- [BRIEF]
Reproduce verbatim the rows from the line containing "Is the black" through the last line of the rows, both ends included.

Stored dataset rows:
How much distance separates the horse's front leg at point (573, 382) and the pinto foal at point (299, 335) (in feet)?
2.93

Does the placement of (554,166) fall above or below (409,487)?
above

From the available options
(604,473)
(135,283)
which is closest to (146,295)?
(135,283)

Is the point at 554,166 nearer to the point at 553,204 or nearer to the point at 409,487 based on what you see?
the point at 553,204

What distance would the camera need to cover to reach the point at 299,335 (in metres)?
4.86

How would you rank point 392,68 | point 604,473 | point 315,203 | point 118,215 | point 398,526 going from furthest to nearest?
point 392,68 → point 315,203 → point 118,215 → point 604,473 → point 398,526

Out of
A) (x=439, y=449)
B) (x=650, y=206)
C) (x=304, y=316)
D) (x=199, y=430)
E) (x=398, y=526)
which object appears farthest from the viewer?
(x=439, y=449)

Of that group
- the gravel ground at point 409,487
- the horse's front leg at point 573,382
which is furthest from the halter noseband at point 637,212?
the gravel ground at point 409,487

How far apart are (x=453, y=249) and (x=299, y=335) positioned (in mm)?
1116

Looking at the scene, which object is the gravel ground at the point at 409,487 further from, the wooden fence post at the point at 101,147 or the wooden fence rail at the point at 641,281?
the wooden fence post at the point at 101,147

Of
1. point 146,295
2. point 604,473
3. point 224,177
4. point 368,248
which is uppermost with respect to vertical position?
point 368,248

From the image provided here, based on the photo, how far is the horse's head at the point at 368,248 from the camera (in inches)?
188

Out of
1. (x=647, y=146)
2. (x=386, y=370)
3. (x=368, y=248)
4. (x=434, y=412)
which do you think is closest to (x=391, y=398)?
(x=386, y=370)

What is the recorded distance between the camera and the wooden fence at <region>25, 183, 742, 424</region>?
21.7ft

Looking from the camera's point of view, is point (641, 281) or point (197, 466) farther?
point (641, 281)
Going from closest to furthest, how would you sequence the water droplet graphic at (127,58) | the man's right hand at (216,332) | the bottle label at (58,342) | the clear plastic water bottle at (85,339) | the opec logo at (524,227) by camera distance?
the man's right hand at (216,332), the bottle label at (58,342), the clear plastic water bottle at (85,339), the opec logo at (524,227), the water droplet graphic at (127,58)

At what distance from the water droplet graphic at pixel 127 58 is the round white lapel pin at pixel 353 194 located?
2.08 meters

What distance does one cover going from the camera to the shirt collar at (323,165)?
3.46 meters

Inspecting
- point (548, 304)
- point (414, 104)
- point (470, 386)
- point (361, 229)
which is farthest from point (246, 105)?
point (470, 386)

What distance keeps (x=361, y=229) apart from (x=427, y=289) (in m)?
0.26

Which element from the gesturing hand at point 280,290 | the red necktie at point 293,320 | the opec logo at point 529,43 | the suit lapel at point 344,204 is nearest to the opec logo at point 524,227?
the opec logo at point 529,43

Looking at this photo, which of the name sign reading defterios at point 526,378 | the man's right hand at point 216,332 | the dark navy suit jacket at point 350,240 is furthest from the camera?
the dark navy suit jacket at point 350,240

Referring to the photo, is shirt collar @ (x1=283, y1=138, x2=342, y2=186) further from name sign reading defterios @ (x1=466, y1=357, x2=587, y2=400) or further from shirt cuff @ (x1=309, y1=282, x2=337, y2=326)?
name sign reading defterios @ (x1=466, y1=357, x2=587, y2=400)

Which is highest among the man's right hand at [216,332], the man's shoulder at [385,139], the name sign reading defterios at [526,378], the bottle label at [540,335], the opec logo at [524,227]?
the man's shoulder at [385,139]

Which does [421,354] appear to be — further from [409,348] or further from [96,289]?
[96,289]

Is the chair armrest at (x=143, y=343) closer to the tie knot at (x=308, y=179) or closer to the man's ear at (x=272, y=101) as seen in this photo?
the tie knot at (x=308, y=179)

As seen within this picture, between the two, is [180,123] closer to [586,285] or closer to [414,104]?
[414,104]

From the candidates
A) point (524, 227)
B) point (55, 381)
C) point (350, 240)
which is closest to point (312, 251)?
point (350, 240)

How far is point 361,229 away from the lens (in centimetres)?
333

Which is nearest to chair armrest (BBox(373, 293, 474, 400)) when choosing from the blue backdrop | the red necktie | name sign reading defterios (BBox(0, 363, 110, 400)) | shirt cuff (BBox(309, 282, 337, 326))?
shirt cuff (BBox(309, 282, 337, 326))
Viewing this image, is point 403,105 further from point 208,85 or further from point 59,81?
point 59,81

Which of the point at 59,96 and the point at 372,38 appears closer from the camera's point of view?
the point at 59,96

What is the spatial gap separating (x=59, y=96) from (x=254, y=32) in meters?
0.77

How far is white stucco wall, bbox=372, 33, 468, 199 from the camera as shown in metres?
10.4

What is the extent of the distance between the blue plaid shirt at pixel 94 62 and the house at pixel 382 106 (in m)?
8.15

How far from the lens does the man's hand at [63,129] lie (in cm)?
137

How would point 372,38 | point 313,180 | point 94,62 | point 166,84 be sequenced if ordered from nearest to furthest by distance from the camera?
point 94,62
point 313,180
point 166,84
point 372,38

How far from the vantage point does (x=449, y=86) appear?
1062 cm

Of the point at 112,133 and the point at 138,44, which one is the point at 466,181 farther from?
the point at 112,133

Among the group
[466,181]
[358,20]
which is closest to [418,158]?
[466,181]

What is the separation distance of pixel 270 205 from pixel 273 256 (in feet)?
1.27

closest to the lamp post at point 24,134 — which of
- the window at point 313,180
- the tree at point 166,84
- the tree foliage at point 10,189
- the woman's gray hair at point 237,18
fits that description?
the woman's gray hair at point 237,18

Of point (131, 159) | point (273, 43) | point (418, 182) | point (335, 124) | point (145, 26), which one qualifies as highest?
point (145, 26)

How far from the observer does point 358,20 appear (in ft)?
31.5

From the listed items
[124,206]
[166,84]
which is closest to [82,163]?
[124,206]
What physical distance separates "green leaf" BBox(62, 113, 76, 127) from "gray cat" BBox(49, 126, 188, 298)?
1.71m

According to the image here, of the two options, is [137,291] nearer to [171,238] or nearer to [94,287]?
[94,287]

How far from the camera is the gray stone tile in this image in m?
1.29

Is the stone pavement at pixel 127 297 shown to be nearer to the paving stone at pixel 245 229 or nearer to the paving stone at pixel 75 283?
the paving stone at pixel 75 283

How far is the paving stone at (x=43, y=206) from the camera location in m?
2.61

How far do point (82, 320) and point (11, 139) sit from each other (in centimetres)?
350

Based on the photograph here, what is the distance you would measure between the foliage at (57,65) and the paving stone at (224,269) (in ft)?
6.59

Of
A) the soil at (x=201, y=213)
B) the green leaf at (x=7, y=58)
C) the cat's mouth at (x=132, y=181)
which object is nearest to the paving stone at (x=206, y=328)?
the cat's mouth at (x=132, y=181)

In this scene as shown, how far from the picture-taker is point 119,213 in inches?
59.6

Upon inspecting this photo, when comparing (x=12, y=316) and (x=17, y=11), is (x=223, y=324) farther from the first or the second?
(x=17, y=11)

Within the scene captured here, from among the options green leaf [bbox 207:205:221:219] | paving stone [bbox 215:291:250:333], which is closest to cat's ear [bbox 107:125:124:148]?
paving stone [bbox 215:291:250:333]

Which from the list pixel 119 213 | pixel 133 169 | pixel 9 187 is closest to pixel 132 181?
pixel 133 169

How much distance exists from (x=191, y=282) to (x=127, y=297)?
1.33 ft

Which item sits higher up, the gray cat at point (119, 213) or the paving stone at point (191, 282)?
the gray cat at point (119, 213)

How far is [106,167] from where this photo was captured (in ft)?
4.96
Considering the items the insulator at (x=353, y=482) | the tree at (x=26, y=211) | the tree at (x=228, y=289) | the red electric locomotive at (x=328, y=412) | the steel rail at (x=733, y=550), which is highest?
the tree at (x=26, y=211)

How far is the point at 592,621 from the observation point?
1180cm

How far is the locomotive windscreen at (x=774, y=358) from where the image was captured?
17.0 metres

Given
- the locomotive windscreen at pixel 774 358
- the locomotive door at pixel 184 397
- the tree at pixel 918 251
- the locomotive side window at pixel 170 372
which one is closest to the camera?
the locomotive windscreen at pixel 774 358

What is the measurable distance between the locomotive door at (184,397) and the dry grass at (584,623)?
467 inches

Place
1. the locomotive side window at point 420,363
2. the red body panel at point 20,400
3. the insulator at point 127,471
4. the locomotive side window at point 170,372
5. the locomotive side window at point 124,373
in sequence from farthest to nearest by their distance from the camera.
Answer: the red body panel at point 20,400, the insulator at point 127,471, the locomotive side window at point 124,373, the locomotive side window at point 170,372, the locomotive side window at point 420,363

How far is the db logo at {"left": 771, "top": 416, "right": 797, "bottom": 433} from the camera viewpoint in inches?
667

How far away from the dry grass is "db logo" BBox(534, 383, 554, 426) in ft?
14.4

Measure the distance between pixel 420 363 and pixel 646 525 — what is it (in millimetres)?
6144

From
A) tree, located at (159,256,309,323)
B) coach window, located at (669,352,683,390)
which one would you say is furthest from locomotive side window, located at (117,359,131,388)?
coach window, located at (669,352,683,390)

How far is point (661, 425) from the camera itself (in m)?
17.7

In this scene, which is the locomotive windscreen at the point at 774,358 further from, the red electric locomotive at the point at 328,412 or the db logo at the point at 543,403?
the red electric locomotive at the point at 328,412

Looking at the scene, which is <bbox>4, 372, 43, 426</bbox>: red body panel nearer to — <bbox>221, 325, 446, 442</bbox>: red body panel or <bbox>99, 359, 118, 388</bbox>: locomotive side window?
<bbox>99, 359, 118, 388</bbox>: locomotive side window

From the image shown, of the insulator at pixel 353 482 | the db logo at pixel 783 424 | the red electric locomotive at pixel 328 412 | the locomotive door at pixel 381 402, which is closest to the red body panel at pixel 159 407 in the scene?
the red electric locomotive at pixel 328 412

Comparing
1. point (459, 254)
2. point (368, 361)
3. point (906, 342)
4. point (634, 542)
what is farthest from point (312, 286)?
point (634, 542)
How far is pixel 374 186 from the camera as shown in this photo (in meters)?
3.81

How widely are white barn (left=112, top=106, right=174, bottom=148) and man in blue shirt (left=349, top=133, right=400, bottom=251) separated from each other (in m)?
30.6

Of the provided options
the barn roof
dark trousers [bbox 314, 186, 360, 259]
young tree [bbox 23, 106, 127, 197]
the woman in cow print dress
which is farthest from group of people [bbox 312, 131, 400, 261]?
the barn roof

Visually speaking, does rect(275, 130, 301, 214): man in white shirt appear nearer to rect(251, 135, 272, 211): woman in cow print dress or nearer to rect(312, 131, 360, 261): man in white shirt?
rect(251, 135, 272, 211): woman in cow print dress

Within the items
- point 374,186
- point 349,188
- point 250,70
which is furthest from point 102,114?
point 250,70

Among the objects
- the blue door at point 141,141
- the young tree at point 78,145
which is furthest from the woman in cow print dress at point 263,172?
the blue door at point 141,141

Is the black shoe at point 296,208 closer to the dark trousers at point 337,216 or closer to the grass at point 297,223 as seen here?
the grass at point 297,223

- [RESULT FOR THIS EXERCISE]
Is the black shoe at point 296,208 closer to the dark trousers at point 337,216 or closer to the grass at point 297,223 as seen here?
the grass at point 297,223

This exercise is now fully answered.